Lula au cœur de la polémique lors du carnaval de Rio
RIO DE JANEIRO – Le carnaval de Rio de Janeiro, l’un des plus grands spectacles du monde, a été marqué par une controverse dimanche soir, avec un hommage spectaculaire mais politiquement chargé au président brésilien Luiz Inácio Lula da Silva par l’école de samba Acadêmicos de Niteroi. Le défilé, qui a ouvert les festivités du Groupe Spécial, a retracé la vie de Lula, de son enfance modeste dans le nord-est du Brésil à son ascension politique, suscitant à la fois l’enthousiasme des partisans et l’indignation de l’opposition.

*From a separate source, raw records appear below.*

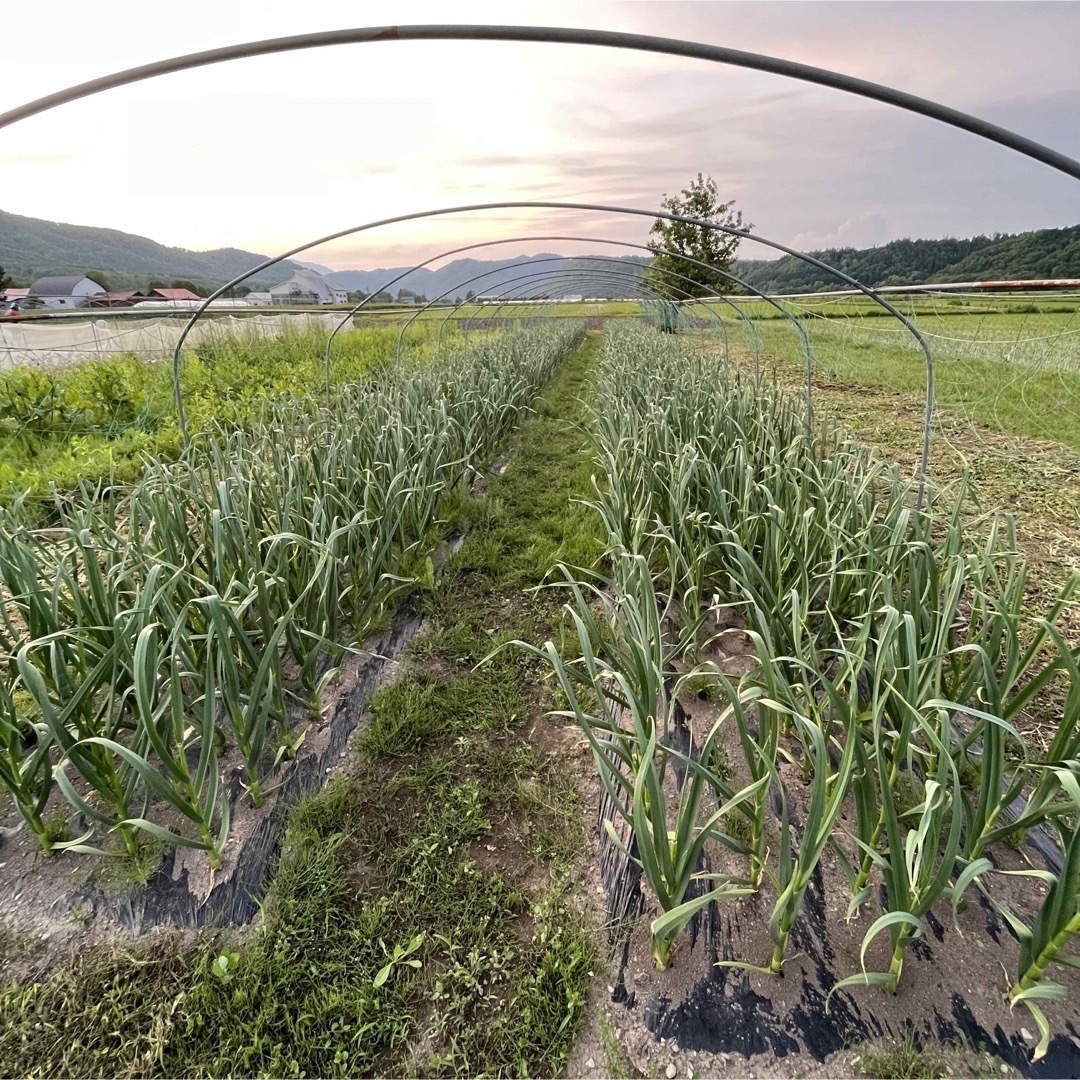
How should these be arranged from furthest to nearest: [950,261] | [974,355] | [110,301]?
[110,301] → [950,261] → [974,355]

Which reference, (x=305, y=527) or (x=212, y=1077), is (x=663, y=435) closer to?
(x=305, y=527)

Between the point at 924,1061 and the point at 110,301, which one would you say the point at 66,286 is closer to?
the point at 110,301

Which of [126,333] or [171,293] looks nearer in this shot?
[126,333]

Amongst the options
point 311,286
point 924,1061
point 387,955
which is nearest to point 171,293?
point 311,286

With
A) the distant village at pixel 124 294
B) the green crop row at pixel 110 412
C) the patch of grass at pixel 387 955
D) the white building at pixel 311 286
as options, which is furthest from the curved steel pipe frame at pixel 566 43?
the white building at pixel 311 286

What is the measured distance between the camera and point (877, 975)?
3.29 feet

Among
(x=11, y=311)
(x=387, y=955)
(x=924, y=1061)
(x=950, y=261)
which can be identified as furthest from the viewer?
(x=11, y=311)

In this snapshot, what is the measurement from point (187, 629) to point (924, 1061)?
203 centimetres

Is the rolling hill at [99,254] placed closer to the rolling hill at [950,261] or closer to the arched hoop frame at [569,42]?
the rolling hill at [950,261]

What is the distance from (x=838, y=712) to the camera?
118cm

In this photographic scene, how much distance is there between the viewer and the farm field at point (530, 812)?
1104 mm

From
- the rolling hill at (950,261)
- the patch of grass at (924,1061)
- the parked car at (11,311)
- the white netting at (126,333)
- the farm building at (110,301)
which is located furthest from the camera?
the farm building at (110,301)

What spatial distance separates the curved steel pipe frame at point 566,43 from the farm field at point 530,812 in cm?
93

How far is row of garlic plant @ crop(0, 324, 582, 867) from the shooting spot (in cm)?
133
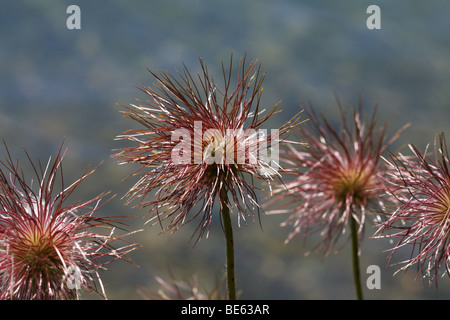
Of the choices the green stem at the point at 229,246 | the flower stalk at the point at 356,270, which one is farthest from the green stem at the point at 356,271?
the green stem at the point at 229,246

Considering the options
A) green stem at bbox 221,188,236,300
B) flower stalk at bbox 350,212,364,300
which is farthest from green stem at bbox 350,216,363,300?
green stem at bbox 221,188,236,300

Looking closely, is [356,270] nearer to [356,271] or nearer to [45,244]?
[356,271]

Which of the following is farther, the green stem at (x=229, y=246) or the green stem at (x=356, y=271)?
the green stem at (x=356, y=271)

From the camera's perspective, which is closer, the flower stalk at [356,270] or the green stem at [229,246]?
the green stem at [229,246]

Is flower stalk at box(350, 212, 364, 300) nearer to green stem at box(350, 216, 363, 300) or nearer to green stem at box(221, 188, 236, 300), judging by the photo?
green stem at box(350, 216, 363, 300)

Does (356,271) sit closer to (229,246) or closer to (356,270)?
(356,270)

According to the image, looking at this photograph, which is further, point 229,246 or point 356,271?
point 356,271

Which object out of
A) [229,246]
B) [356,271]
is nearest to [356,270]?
[356,271]

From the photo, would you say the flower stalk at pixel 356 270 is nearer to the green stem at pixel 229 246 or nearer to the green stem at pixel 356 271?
the green stem at pixel 356 271
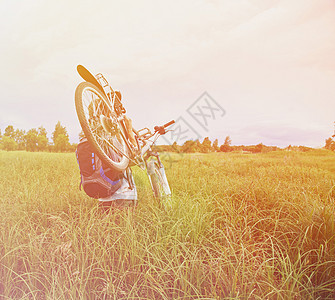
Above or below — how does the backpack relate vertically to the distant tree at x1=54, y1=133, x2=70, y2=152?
below

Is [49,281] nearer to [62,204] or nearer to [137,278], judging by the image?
[137,278]

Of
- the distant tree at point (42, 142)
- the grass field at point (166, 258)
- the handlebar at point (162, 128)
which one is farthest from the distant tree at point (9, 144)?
the grass field at point (166, 258)

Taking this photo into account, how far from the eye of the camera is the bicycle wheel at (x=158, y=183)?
94.4 inches

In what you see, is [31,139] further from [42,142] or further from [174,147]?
[174,147]

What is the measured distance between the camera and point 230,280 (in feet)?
4.51

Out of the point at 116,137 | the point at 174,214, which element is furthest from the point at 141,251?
the point at 116,137

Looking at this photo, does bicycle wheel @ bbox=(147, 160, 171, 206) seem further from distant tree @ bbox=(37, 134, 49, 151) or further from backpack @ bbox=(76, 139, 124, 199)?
distant tree @ bbox=(37, 134, 49, 151)

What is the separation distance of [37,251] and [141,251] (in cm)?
75

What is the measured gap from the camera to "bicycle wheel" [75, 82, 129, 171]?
1.59m

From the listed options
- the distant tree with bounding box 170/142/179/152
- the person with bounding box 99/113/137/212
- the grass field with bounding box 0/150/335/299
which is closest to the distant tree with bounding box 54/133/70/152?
the distant tree with bounding box 170/142/179/152

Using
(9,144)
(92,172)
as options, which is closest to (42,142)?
(9,144)

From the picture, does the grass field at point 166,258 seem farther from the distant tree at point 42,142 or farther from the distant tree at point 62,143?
the distant tree at point 42,142

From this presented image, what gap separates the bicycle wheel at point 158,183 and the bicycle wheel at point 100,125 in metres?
0.58

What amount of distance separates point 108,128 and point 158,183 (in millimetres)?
1050
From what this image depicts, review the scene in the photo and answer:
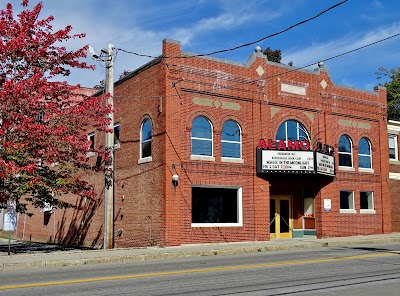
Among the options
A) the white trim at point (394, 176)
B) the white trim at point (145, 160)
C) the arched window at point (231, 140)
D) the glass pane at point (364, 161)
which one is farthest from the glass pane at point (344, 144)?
the white trim at point (145, 160)

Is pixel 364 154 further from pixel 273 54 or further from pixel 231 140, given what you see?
pixel 273 54

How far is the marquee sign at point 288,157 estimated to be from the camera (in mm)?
22375

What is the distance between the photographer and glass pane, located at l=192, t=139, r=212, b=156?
21297 mm

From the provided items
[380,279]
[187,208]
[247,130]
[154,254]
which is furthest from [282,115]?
[380,279]

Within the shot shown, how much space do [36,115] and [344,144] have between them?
16.3 meters

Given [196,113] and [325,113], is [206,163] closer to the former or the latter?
[196,113]

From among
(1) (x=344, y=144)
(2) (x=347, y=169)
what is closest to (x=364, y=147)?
(1) (x=344, y=144)

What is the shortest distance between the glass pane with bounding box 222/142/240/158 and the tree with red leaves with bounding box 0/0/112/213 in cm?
584

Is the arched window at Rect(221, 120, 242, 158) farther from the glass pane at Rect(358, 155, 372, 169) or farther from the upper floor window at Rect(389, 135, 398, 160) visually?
the upper floor window at Rect(389, 135, 398, 160)

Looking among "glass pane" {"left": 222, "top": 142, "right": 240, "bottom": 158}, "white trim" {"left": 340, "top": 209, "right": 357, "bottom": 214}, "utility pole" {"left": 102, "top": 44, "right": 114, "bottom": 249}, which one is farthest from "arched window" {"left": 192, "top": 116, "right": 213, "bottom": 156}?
"white trim" {"left": 340, "top": 209, "right": 357, "bottom": 214}

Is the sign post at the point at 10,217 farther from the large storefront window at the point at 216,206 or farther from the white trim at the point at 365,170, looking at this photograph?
the white trim at the point at 365,170

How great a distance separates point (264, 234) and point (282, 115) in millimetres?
5702

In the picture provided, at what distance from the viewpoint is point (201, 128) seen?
21.5m

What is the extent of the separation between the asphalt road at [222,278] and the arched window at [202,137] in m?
7.62
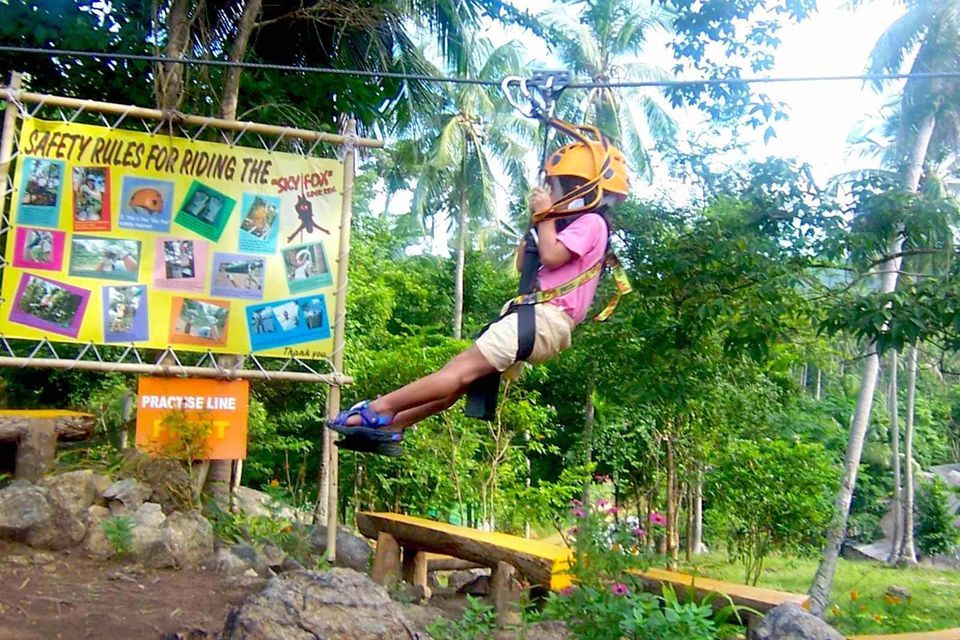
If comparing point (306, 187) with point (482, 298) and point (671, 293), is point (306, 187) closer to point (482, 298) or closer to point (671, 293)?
point (671, 293)

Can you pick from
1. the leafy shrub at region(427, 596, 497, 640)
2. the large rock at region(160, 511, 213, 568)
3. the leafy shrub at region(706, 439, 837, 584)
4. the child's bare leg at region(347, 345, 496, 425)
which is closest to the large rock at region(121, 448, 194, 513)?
the large rock at region(160, 511, 213, 568)

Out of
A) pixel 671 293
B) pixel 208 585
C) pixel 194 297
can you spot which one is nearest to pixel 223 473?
pixel 194 297

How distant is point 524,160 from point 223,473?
19.8 metres

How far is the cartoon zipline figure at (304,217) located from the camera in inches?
284

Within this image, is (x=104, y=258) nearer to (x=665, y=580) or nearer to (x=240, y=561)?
(x=240, y=561)

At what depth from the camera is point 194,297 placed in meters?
6.96

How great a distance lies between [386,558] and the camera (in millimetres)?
8062

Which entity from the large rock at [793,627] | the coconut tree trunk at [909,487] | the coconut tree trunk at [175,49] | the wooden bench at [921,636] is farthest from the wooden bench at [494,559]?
the coconut tree trunk at [909,487]

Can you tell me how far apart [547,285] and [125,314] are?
166 inches

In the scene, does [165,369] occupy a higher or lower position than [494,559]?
higher

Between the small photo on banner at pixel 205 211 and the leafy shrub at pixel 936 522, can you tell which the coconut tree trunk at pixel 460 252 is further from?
the leafy shrub at pixel 936 522

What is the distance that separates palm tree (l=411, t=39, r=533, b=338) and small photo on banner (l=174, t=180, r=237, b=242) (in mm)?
15842

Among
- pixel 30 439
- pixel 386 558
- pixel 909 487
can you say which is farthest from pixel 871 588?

Des milliers de danseurs et musiciens, vêtus de costumes élaborés, ont dépeint les différentes étapes de la vie de Lula, son parcours syndical et son élection en tant que premier président ouvrier du Brésil. Lula lui-même a assisté au défilé depuis le palco de la mairie, accompagné de sept ministres et de nombreux autres politiciens.
L’hommage a été précédé de vives critiques de la part de l’opposition, qui y voit une tentative de campagne électorale anticipée à sept mois des prochaines élections présidentielles. Des détracteurs ont dénoncé l’utilisation de fonds publics par une organisation bénéficiant de subventions gouvernementales pour promouvoir un candidat. Bien que la justice n’ait pas interdit le défilé, le Tribunal Électoral a laissé entendre qu’il pourrait faire l’objet d’une enquête.
Le gouvernement a tenté de prendre ses distances avec l’événement, interdisant aux ministres et aux hauts fonctionnaires de participer activement. Des inquiétudes ont également été exprimées quant à la possibilité de sanctions pour Lula, notamment une amende ou une disqualification, en raison de sa représentation dans le défilé par une statue de 18 mètres de haut. La Première Dame, Rosângela Lula da Silva, initialement prévue pour apparaître sur la dernière char, a finalement renoncé à participer.
L’atmosphère était électrique dans le Sambodrome. Avant même le début du défilé, le public a entonné des chants de soutien à Lula, reprenant un slogan de campagne bien connu : “Olé, olé, olá, Lula, Lula”. Des drapeaux et des pancartes ont également témoigné du soutien populaire au président.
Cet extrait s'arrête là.